To take the mystery and some anxiety out of nitro use that is fairly common with first-time users, I form an "O" sign with my left hand, then I place my other fingers inside it to simulate a partial blockage in a heart artery. I then explain that when nitro reaches the vessel, it expands it, leaving room between the "blockage and the vessel wall" that allows blood to get to their aching heart muscle. That visual (though oversimplified) goes a long way in reassuring patients with coronary artery disease of the wisdom and logic of actually opening the pill bottle.

I also encourage patients regarding other uses for nitro: to occasionally lower persistently elevated blood pressure (if they are asymptomatic) and to buy time until "morning or Monday" if they are reluctant to strike out to the ER. I also warn them to literally cover their mouths if they have taken an erectile-dysfunction med and then find it necessary to call EMS because a good EMS team will burst through the door with their nitro-guns blazing for a chest-pain run.

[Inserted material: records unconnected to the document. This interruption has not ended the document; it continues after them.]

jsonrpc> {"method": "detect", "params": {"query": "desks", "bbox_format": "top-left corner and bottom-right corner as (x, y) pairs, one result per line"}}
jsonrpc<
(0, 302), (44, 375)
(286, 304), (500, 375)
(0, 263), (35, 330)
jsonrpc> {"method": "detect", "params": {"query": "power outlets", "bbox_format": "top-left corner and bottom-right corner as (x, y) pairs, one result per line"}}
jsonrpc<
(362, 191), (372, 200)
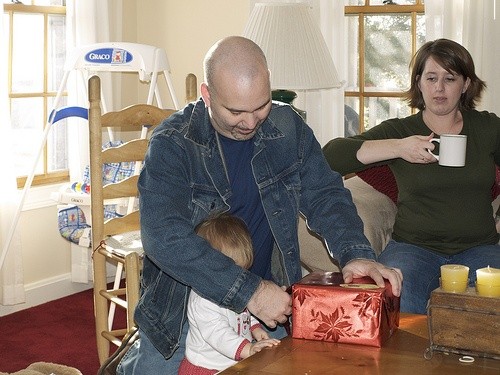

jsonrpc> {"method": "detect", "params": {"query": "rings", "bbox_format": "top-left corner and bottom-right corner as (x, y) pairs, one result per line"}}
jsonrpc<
(422, 156), (424, 160)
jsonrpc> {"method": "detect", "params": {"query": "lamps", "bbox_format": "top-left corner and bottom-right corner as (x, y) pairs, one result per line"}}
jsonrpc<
(239, 1), (344, 123)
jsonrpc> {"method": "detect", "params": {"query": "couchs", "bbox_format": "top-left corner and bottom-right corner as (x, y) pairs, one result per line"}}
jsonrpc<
(295, 165), (500, 273)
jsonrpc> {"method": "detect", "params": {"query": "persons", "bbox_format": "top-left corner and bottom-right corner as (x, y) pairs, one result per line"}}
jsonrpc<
(321, 39), (500, 313)
(91, 36), (404, 375)
(179, 215), (281, 375)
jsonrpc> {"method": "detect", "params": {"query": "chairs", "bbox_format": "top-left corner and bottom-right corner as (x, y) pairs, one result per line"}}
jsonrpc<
(88, 73), (198, 368)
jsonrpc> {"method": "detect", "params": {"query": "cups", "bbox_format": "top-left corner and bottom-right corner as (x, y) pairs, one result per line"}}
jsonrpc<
(474, 280), (500, 300)
(427, 132), (467, 167)
(439, 277), (471, 294)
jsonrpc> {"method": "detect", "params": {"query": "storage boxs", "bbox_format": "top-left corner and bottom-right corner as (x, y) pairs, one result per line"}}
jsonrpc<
(290, 273), (400, 349)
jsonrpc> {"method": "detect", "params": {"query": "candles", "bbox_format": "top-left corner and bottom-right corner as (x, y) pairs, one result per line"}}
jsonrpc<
(440, 264), (470, 293)
(476, 265), (500, 299)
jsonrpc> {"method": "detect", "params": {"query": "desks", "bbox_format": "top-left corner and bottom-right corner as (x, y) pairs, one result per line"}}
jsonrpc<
(214, 312), (500, 375)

I assure them that other preps such as calcium-channel blockers and opiates can be used to quiet their chest pain instead.

According the website GoodRx, a bottle of 25 nitro tablets costs anywhere from $8.79 to $10.31, with a "cash cost" of $11. An ER visit costs thousands. Our lack of prescribing those tiny white pills or the spray that comes in a ruby red bottle can cost lives. One may argue that the lack of nitro prescribing isn't a life-threatening issue. I counter that many times in the cath lab, I've relieved ST elevation from spasm or during an episode of ischemia with a simple sublingual dose. I challenge anyone to show me a randomized placebo-controlled trial that demonstrates that nitro isn't beneficial. When someone finally does a study that looks at how many patients with angina or coronary artery disease arrive at the ER door for treatment of chest pain with no nitro prescription, in this Affordable Care Act–driven medical economy, I bet we would write or e-prescribe the heck out of it. Meanwhile, why don't we take it upon ourselves as the good practitioners we are to start prescribing more of it today?